*Written exercise*.
Lines before the one containing "In reviewing (x=1358, y=85), (x=1203, y=767), which" are left out; copy that line and every later line through the end of the data exactly.

*Records to process*.
──────

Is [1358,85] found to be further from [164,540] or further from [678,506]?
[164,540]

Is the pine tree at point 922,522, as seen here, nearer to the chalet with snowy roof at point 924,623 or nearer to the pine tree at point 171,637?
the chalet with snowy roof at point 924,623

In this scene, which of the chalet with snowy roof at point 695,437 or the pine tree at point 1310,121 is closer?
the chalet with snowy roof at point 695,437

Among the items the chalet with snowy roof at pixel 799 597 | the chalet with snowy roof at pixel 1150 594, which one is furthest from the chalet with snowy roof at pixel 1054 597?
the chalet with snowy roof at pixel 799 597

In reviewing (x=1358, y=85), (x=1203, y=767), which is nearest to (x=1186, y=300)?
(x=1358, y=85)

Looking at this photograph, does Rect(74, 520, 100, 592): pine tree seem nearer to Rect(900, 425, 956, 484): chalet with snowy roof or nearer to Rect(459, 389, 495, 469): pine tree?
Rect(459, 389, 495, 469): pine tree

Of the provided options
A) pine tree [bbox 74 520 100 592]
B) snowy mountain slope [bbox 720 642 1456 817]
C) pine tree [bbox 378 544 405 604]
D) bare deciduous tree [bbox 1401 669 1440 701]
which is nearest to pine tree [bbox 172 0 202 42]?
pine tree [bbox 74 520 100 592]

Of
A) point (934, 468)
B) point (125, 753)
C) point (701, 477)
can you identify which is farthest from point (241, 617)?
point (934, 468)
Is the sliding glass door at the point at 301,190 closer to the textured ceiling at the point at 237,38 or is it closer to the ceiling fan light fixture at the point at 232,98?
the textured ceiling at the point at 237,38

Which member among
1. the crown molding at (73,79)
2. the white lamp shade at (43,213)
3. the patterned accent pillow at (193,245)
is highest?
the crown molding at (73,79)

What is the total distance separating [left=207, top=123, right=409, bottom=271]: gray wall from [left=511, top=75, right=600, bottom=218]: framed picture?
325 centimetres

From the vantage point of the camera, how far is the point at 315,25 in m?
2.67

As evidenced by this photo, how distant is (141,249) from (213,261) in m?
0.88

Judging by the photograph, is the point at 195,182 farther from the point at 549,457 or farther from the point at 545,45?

──────

*Worked answer*.
In reviewing (x=1358, y=85), (x=1203, y=767), which is nearest to (x=1186, y=300)?
(x=1358, y=85)

Looking at this photograph, does Rect(74, 520, 100, 592): pine tree seem nearer to Rect(900, 425, 956, 484): chalet with snowy roof or nearer to Rect(459, 389, 495, 469): pine tree?
Rect(459, 389, 495, 469): pine tree

Of the provided options
A) pine tree [bbox 74 520 100 592]
B) snowy mountain slope [bbox 720 642 1456 817]
C) pine tree [bbox 378 544 405 604]
D) bare deciduous tree [bbox 1401 669 1440 701]
which is nearest to pine tree [bbox 172 0 202 42]?
pine tree [bbox 74 520 100 592]

Of
A) point (934, 468)
B) point (125, 753)
C) point (701, 477)
can you identify which is farthest from point (241, 617)?
point (934, 468)
Is the sliding glass door at the point at 301,190 closer to the textured ceiling at the point at 237,38 or is it closer to the ceiling fan light fixture at the point at 232,98?
the textured ceiling at the point at 237,38

Which member among
1. the crown molding at (73,79)
2. the white lamp shade at (43,213)
3. the patterned accent pillow at (193,245)
is highest?
the crown molding at (73,79)

What is the total distance separating [left=207, top=123, right=409, bottom=271]: gray wall from [left=511, top=75, right=600, bottom=218]: framed picture?
325 centimetres

From the vantage point of the camera, how far is the point at 315,25 in m?
2.67

As evidenced by this photo, how distant is (141,249) from (213,261) in m?
0.88

Judging by the photograph, is the point at 195,182 farther from the point at 549,457 or farther from the point at 545,45?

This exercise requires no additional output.